Required task:
Reproduce as a numbered list every line from the one containing "Within the selection" down to the last line of the rows below, both included, leaving out blank lines.

┌──

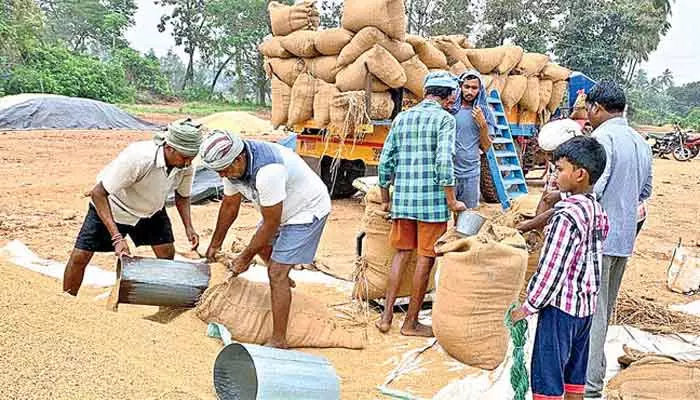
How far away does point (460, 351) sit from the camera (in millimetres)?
3291

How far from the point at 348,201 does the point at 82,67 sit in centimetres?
1922

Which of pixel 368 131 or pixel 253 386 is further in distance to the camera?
pixel 368 131

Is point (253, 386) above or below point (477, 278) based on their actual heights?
below

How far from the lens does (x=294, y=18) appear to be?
7734 mm

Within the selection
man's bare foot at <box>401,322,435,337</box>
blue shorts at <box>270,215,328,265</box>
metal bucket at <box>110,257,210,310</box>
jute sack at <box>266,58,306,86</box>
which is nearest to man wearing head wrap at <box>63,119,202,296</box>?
metal bucket at <box>110,257,210,310</box>

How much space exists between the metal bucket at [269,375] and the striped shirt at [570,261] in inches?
32.7

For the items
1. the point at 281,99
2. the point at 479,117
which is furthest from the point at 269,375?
the point at 281,99

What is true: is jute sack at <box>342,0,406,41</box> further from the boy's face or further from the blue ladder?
the boy's face

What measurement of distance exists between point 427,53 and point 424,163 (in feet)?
12.5

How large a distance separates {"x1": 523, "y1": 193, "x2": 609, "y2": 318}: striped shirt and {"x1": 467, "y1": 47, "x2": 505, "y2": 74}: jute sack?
6042 millimetres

└──

Task output:
1. Within the selection
2. man's bare foot at <box>401,322,435,337</box>
3. blue shorts at <box>270,215,328,265</box>
4. metal bucket at <box>110,257,210,310</box>
5. jute sack at <box>266,58,306,86</box>
6. which is nearest to man wearing head wrap at <box>63,119,202,296</box>?
7. metal bucket at <box>110,257,210,310</box>
8. How much space exists between the metal bucket at [269,375] and the striped shirt at [570,261] in inches?
9. 32.7
10. For the items
11. 1. the point at 281,99
12. 2. the point at 479,117
13. which is furthest from the point at 269,375?
14. the point at 281,99
15. What is true: is jute sack at <box>342,0,406,41</box> further from the boy's face or further from the blue ladder?
16. the boy's face
17. What measurement of distance exists between point 427,53 and point 424,163 (in feet)?
18. 12.5
19. How large a distance separates {"x1": 523, "y1": 193, "x2": 609, "y2": 318}: striped shirt and {"x1": 467, "y1": 47, "x2": 505, "y2": 74}: jute sack?
20. 6042 millimetres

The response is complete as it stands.